**DATASET CONTENT**:
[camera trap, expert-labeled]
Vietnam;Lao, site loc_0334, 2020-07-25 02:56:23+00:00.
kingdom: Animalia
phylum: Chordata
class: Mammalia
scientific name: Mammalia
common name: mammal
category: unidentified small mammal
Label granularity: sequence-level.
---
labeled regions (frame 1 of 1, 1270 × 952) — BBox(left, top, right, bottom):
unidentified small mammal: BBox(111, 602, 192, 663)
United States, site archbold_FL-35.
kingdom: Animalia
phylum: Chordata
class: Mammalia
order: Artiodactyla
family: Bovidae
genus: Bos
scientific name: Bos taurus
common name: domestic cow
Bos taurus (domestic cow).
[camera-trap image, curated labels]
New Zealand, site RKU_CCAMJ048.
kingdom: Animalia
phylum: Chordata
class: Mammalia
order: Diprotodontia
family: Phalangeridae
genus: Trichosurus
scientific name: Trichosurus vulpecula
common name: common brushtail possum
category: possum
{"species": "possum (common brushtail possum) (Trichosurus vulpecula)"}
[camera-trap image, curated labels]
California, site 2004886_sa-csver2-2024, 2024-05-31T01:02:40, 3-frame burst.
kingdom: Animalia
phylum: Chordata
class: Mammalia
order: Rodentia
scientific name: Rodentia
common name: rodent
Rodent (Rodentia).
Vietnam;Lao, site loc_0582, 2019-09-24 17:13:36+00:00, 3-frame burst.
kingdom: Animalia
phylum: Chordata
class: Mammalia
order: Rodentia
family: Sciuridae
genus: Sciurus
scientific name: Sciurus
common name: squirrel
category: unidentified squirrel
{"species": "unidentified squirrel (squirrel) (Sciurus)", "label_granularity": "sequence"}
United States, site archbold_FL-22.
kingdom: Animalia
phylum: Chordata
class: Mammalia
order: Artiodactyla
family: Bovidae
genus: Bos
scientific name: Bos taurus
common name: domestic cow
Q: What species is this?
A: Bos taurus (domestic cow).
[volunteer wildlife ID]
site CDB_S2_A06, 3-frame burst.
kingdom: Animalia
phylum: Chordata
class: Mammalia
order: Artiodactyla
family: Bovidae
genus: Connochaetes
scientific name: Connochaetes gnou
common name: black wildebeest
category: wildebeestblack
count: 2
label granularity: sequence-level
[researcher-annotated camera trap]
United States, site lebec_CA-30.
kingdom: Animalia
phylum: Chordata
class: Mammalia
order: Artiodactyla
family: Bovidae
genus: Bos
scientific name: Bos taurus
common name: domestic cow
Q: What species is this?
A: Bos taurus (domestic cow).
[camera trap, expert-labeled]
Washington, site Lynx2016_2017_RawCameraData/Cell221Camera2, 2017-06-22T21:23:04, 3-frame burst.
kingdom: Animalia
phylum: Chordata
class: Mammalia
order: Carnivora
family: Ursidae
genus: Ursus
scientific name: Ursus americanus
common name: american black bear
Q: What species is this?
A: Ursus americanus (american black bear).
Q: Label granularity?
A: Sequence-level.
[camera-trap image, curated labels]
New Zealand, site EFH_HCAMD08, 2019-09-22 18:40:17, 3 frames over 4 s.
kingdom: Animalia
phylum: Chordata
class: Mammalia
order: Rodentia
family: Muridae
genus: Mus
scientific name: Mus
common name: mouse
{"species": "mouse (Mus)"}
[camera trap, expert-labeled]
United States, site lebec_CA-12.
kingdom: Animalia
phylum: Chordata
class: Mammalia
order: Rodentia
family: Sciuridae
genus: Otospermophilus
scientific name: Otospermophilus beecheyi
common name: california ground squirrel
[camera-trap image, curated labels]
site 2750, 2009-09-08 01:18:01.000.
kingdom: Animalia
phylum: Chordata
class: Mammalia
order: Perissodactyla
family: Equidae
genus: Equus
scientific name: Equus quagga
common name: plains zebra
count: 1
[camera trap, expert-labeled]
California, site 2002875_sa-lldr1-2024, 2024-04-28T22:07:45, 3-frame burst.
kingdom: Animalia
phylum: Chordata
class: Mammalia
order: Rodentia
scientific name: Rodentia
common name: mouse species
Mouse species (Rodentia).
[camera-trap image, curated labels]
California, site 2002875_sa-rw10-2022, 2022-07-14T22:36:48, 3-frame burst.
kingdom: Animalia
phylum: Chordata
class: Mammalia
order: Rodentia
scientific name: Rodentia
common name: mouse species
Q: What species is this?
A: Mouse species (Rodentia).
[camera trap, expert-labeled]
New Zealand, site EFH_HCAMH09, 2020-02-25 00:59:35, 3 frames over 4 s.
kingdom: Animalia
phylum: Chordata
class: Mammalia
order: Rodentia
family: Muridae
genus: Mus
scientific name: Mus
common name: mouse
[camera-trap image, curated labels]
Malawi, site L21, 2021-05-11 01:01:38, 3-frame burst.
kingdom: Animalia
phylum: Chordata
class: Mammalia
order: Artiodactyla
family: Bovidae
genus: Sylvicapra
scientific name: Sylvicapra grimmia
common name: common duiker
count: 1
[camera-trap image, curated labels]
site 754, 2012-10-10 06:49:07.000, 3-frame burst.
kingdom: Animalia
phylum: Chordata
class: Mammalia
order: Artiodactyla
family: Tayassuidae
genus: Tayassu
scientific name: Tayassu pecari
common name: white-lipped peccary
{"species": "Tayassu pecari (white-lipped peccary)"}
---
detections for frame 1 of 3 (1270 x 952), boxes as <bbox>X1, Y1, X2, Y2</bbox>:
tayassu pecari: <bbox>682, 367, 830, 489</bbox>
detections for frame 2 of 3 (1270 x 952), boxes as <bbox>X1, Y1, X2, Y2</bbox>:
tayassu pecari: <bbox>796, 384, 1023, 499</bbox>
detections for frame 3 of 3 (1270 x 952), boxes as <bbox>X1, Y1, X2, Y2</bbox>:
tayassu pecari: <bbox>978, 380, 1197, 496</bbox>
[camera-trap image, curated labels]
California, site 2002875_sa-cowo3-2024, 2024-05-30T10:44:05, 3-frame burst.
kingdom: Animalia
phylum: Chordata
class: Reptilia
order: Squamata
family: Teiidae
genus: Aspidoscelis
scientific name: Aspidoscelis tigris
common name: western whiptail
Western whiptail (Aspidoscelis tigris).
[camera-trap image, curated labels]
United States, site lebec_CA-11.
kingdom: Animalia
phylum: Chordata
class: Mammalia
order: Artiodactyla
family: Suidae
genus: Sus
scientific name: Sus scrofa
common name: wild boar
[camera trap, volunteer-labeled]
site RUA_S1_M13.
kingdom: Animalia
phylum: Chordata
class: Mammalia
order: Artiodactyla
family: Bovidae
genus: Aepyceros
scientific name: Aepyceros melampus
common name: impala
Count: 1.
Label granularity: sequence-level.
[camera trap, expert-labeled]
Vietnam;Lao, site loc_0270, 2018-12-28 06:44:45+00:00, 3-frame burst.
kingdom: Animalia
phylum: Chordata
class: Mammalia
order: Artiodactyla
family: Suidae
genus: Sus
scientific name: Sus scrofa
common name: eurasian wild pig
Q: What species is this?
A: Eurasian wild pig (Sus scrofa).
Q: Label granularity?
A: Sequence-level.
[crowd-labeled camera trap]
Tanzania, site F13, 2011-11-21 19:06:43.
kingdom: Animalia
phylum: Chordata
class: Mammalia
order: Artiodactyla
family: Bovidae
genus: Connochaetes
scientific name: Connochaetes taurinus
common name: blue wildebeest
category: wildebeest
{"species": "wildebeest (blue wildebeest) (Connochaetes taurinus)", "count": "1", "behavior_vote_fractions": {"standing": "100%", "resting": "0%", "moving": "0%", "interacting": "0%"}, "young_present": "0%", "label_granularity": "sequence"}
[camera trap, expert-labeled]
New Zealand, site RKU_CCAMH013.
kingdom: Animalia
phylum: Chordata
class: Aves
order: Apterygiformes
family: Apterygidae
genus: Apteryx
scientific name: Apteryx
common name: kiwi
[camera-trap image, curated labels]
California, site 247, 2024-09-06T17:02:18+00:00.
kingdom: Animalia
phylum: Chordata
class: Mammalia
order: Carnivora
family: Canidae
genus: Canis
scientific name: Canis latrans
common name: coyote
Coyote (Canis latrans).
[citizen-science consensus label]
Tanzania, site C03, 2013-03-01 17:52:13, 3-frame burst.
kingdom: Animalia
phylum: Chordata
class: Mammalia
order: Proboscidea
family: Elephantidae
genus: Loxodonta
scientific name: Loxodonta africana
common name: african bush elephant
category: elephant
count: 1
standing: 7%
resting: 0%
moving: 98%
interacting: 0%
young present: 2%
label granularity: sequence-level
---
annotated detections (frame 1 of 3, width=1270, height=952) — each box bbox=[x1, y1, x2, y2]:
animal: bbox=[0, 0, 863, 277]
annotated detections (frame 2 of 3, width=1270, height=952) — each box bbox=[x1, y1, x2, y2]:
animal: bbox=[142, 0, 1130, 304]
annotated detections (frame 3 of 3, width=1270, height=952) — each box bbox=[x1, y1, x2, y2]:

**EXERCISE OBJECTIVE**:
Transcribe the records from their first line. Stop after the line with "common name: black wildebeest", including it.

**ANSWER BOX**:
[camera trap, expert-labeled]
Vietnam;Lao, site loc_0334, 2020-07-25 02:56:23+00:00.
kingdom: Animalia
phylum: Chordata
class: Mammalia
scientific name: Mammalia
common name: mammal
category: unidentified small mammal
Label granularity: sequence-level.
---
labeled regions (frame 1 of 1, 1270 × 952) — BBox(left, top, right, bottom):
unidentified small mammal: BBox(111, 602, 192, 663)
United States, site archbold_FL-35.
kingdom: Animalia
phylum: Chordata
class: Mammalia
order: Artiodactyla
family: Bovidae
genus: Bos
scientific name: Bos taurus
common name: domestic cow
Bos taurus (domestic cow).
[camera-trap image, curated labels]
New Zealand, site RKU_CCAMJ048.
kingdom: Animalia
phylum: Chordata
class: Mammalia
order: Diprotodontia
family: Phalangeridae
genus: Trichosurus
scientific name: Trichosurus vulpecula
common name: common brushtail possum
category: possum
{"species": "possum (common brushtail possum) (Trichosurus vulpecula)"}
[camera-trap image, curated labels]
California, site 2004886_sa-csver2-2024, 2024-05-31T01:02:40, 3-frame burst.
kingdom: Animalia
phylum: Chordata
class: Mammalia
order: Rodentia
scientific name: Rodentia
common name: rodent
Rodent (Rodentia).
Vietnam;Lao, site loc_0582, 2019-09-24 17:13:36+00:00, 3-frame burst.
kingdom: Animalia
phylum: Chordata
class: Mammalia
order: Rodentia
family: Sciuridae
genus: Sciurus
scientific name: Sciurus
common name: squirrel
category: unidentified squirrel
{"species": "unidentified squirrel (squirrel) (Sciurus)", "label_granularity": "sequence"}
United States, site archbold_FL-22.
kingdom: Animalia
phylum: Chordata
class: Mammalia
order: Artiodactyla
family: Bovidae
genus: Bos
scientific name: Bos taurus
common name: domestic cow
Q: What species is this?
A: Bos taurus (domestic cow).
[volunteer wildlife ID]
site CDB_S2_A06, 3-frame burst.
kingdom: Animalia
phylum: Chordata
class: Mammalia
order: Artiodactyla
family: Bovidae
genus: Connochaetes
scientific name: Connochaetes gnou
common name: black wildebeest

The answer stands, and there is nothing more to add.